Requisitos de tareas =
a. Según el texto sobre la localidad, ¿de qué material es la cruz que se alza ante la fachada del ayuntamiento?
b. Retoma el texto sobre la localidad a partir de su última oración y continúalo.

Concluido el trayecto, hemos de dedicar un tiempo para disfrutar de los encantos de la propia localidad. En primer lugar, la sede del ayuntamiento es un edificio moderno, dotado de líneas simples pero gratas. Ante su fachada, colocadas en el interior de un pequeño jardín, se alzan una artística farola y una esbelta y peculiar cruz de granito. A la orilla, el tramo contiguo del curso fluvial aparece canalizado, provisto de árboles de sombra y cuidado con esmero. Sirve así de zona de asueto y baños veraniega. Unos pasos más abajo se mantiene una pasarela tradicional, formada por una sucesión de bloques pétreos con su cara superior plana, por donde es posible cruzar de una a otra orilla cuando los caudales no son excesivos.

Registros de datos =
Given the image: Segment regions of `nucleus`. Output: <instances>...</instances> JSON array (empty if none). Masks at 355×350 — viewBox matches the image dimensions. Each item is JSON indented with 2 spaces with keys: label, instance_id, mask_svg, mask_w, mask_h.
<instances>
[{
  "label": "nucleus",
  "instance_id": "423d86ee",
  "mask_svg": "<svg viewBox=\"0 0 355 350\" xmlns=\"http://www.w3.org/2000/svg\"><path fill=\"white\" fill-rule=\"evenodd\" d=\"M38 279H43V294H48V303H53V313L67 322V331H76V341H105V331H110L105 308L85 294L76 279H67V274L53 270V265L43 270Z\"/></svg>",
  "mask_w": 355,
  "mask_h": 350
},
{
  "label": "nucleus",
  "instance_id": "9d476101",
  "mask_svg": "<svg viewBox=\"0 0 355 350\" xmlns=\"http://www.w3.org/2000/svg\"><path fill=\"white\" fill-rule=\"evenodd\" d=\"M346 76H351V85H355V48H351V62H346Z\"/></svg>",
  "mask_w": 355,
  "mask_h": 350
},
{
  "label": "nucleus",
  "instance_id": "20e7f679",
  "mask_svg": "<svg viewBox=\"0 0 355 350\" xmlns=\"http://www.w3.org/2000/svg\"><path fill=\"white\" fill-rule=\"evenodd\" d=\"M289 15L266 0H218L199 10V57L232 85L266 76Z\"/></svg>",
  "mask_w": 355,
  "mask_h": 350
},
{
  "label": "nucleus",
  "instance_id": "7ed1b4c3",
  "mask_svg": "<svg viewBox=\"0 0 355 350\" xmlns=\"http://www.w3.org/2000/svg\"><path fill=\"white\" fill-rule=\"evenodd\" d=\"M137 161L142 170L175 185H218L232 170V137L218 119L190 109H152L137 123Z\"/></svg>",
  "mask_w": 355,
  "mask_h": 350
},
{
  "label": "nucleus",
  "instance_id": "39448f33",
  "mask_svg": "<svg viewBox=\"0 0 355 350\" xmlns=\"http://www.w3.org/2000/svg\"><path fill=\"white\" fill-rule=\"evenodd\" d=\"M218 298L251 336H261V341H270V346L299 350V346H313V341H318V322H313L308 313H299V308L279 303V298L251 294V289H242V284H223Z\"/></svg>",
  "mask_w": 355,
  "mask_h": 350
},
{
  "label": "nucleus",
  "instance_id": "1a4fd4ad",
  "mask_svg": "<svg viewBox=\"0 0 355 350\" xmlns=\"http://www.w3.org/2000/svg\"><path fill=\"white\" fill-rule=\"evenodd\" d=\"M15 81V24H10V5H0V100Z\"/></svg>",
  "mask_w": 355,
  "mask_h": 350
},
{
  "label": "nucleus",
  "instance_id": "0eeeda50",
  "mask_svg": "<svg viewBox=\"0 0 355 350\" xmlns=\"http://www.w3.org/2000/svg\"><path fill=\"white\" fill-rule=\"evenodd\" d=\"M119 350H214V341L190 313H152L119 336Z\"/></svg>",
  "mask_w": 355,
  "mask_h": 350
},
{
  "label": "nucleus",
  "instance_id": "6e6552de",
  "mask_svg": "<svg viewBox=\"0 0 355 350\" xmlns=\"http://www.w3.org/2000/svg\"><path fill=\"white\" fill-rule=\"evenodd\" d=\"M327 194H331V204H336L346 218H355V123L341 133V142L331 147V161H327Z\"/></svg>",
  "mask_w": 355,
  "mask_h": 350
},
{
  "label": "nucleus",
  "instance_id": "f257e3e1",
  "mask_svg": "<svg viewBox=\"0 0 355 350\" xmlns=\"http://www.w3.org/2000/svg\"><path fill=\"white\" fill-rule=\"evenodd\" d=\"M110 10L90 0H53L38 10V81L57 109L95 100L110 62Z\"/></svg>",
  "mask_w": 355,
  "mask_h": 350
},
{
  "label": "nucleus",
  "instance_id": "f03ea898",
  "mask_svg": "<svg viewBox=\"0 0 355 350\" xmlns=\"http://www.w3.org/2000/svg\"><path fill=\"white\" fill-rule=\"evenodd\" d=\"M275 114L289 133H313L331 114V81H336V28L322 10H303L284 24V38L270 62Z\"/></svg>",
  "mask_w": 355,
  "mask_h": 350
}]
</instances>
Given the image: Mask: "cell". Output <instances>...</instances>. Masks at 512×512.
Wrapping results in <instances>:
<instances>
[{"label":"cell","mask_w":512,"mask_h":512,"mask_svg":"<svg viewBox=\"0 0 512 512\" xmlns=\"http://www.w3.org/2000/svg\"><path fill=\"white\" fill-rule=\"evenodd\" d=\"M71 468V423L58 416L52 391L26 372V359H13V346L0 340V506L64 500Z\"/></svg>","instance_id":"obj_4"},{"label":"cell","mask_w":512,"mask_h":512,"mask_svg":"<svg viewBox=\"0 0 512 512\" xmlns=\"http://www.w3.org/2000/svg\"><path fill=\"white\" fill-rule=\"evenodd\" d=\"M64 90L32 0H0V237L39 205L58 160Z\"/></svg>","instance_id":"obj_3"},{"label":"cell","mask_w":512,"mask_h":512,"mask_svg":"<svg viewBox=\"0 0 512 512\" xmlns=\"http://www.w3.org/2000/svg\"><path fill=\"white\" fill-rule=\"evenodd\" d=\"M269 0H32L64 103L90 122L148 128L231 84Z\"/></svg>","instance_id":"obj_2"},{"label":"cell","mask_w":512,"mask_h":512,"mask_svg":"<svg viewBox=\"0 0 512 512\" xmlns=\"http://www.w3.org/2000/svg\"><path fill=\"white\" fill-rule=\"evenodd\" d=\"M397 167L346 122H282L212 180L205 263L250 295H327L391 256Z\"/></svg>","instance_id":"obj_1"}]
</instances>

Respuestas numeradas =
a. De granito.

b.
Bien cerca, en el mismo barrio de la margen derecha, se emplaza la iglesia. Aparte de su campanario, cuenta con un par de cipreses como reclamos, plantados junto a su cabecera. Sus frondas, oscuras y espesas, se elevan espirituales hacia el cielo, agregando un acusado misticismo. Vemos un templo modesto, construido sobre una pronunciada cuesta. Esos solares tan inclinados forzaron a que el presbiterio adquiriera formas externas gallardas y potentes, menguando la altura de la espadaña. La única puerta en uso se abre en la fachada septentrional, al resguardo de un pequeño pórtico. A través de ella debemos descender varios escalones. Ya dentro, advertimos que el recinto consta de una nave central a la que se agrega otra menor en el costado del evangelio. Las techumbres son sencillas de madera y sus muros aparecen enjalbegados, todo limpio y mantenido con desvelo. El arco triunfal, de medio punto, con sus recias dovelas a la vista, posee un acusado protagonismo. Tras él la capilla mayor está presidida por un retablo neoclásico, sobrio, dotado de cuatro columnas jaspeadas. Desde su ático bendice una escultura de San Vicente mártir, titular de la parroquia y patrono del pueblo, al que debió de dar su nombre. Más valioso y antiguo es un altarcillo secundario de líneas renacentistas, tallado con primor, con San Sebastián en su centro. En la nave lateral mencionada hallamos otro retablo más, barroco en este caso, enriquecido con sarmientos sinuosos, provistos de pámpanos y gruesos racimos, que trepan por las consabidas columnas salomónicas. En su único nicho se expone una segunda figura de San Vicente, más venerada que la del altar mayor. Queda constancia de que en tiempos pasados esta imagen tuvo una ermita propia pero, al derrumbarse a finales del siglo XVII, la trasladaron a la parroquia.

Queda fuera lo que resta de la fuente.